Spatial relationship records

####################

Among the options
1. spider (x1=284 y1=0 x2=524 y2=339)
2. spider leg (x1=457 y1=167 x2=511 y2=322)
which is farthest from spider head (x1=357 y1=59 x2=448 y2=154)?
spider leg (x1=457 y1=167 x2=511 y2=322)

####################

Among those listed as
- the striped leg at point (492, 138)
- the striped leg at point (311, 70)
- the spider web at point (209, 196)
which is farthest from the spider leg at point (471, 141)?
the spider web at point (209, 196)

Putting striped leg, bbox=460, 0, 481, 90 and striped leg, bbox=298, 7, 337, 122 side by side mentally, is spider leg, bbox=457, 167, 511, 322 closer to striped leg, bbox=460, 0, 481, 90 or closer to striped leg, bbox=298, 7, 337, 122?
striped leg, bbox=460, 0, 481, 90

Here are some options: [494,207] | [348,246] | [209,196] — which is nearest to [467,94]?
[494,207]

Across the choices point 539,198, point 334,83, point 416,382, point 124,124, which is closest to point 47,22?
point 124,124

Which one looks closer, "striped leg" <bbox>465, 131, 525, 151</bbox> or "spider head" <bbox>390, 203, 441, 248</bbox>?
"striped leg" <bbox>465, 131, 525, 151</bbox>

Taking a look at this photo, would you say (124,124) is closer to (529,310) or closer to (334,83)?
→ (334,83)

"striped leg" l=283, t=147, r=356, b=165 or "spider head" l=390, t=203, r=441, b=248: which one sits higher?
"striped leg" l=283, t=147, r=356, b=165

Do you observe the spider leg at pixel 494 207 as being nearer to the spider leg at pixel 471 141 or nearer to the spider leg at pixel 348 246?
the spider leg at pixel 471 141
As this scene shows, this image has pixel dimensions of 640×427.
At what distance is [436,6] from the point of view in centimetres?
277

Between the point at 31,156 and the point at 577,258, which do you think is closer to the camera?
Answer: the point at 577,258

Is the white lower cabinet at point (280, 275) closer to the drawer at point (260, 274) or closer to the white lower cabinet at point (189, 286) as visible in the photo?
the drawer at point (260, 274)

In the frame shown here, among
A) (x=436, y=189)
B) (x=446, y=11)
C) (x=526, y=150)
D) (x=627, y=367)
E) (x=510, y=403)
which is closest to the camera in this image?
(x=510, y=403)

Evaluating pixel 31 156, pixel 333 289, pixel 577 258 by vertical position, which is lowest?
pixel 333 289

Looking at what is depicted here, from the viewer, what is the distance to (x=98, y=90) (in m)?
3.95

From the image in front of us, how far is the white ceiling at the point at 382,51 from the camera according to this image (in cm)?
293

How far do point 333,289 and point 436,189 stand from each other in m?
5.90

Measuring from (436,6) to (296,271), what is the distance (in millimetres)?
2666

####################

--- TASK ---
Pull out each line of the listing that contains the string "from". Case counts.

--- RESPONSE BELOW ---
which is farthest from spider head (x1=357 y1=59 x2=448 y2=154)?
which is farthest from the spider leg at point (471, 141)?
At what distance is [436,6] from the point of view in centimetres?
Looking at what is depicted here, from the viewer, what is the distance to (x=98, y=90) (in m)?
From the image in front of us, how far is the white ceiling at the point at 382,51 from the camera according to this image (in cm)?
How far do point 333,289 and point 436,189 stand from each other in m?
Measuring from (436,6) to (296,271), what is the distance (in millimetres)?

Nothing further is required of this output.